-------- RECORDS FOR PROCESSING --------
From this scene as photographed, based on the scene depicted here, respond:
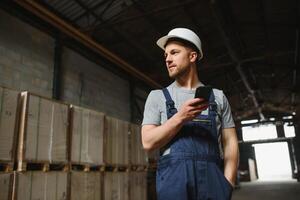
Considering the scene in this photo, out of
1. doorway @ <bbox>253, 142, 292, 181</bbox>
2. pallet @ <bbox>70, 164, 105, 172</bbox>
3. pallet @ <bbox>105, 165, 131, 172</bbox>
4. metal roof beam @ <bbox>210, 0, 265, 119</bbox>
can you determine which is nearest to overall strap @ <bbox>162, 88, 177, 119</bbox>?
pallet @ <bbox>70, 164, 105, 172</bbox>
--------
Render the items above as a two-column CSV with the headers "prompt" and "reply," one row per item. Put each item's text and its answer in a single quoted field, replace line breaks with spaces, and leave out the pictures.

prompt,reply
"From this scene as photographed, based on the scene depicted here, respond: Considering the scene in this photo, out of 1. doorway @ <bbox>253, 142, 292, 181</bbox> 2. pallet @ <bbox>70, 164, 105, 172</bbox> 3. pallet @ <bbox>105, 165, 131, 172</bbox> 4. metal roof beam @ <bbox>210, 0, 265, 119</bbox> can you determine which is nearest to overall strap @ <bbox>162, 88, 177, 119</bbox>?","pallet @ <bbox>70, 164, 105, 172</bbox>"